• EXERCISE GOAL: Please retype all of the rows below word for word, keeping each line unchanged.

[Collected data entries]
◆ ◆ ◆ ◆ ◆

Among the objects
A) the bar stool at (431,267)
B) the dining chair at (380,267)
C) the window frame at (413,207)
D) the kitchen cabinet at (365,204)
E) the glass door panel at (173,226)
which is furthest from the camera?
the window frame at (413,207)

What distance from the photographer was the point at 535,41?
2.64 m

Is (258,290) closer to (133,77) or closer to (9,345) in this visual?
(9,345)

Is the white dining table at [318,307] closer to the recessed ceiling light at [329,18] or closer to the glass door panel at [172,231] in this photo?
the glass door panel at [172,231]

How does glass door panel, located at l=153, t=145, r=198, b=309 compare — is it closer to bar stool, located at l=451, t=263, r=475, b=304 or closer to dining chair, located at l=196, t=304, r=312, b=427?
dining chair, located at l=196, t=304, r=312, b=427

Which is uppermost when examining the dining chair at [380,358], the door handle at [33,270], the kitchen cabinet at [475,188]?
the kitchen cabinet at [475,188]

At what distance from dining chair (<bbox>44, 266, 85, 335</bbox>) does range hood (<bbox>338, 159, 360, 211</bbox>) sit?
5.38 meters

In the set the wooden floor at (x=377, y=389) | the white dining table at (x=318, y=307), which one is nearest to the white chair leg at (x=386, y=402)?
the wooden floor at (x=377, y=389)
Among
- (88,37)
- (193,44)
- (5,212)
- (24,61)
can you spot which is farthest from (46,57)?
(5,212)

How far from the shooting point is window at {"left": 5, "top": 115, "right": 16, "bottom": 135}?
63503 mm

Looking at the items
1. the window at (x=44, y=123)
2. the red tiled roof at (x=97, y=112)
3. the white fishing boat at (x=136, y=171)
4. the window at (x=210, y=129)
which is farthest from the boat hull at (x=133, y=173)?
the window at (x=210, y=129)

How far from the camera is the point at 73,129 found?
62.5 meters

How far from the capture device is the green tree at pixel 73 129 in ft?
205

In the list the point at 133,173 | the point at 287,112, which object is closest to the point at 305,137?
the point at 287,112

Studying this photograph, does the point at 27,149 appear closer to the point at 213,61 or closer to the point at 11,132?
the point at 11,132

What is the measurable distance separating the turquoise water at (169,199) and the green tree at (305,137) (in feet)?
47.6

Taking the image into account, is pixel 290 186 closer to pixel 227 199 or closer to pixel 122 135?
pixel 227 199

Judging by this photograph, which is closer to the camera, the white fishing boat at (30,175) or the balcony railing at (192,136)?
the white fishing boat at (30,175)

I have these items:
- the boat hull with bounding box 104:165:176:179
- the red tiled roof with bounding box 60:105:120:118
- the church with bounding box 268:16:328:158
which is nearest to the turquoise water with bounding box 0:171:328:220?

◆ ◆ ◆ ◆ ◆

• SOLUTION FOR THIS TASK:
Among the objects
A) the bar stool at (431,267)
B) the dining chair at (380,267)
C) the window frame at (413,207)
D) the kitchen cabinet at (365,204)
E) the glass door panel at (173,226)
which is furthest from the camera?
the window frame at (413,207)

What distance from the photographer was the point at 535,41?
2.64 m

Is (258,290) closer to (133,77) or closer to (9,345) in this visual?
(9,345)

Is the white dining table at [318,307] closer to the recessed ceiling light at [329,18] or closer to the glass door panel at [172,231] in this photo?
the glass door panel at [172,231]

How does glass door panel, located at l=153, t=145, r=198, b=309 compare — is it closer to bar stool, located at l=451, t=263, r=475, b=304 or closer to dining chair, located at l=196, t=304, r=312, b=427?
dining chair, located at l=196, t=304, r=312, b=427

Which is uppermost when examining the dining chair at [380,358], the door handle at [33,270], the kitchen cabinet at [475,188]?
the kitchen cabinet at [475,188]

At what distance from dining chair (<bbox>44, 266, 85, 335</bbox>) does range hood (<bbox>338, 159, 360, 211</bbox>) sit?
5.38 meters

In the set the wooden floor at (x=377, y=389) | the white dining table at (x=318, y=307), which one is nearest to the white chair leg at (x=386, y=402)?
the wooden floor at (x=377, y=389)
Among
- (88,37)
- (193,44)
- (5,212)
- (24,61)
can you spot which is farthest from (46,57)?
(5,212)

How far from the shooting point is window at {"left": 5, "top": 115, "right": 16, "bottom": 135}?
63503 mm

Looking at the items
1. the window at (x=44, y=123)
2. the red tiled roof at (x=97, y=112)
3. the white fishing boat at (x=136, y=171)
4. the window at (x=210, y=129)
which is farthest from the boat hull at (x=133, y=173)?
the window at (x=210, y=129)

How far from the camera is the point at 73,129 found?
62.5 meters

How far from the capture device is the green tree at pixel 73 129 in ft?
205

In the list the point at 133,173 | the point at 287,112, which object is closest to the point at 305,137?
the point at 287,112

Studying this photograph, does the point at 27,149 appear closer to the point at 213,61 or closer to the point at 11,132?
the point at 11,132

What is the measurable distance separating the turquoise water at (169,199) and the green tree at (305,137) (in feet)?
47.6

Taking the image into account, is pixel 290 186 closer to pixel 227 199 or closer to pixel 122 135?
pixel 227 199

Judging by this photograph, which is closer to the camera, the white fishing boat at (30,175) or the balcony railing at (192,136)?
the white fishing boat at (30,175)

I have these items:
- the boat hull with bounding box 104:165:176:179
- the red tiled roof with bounding box 60:105:120:118
- the church with bounding box 268:16:328:158
which is nearest to the turquoise water with bounding box 0:171:328:220?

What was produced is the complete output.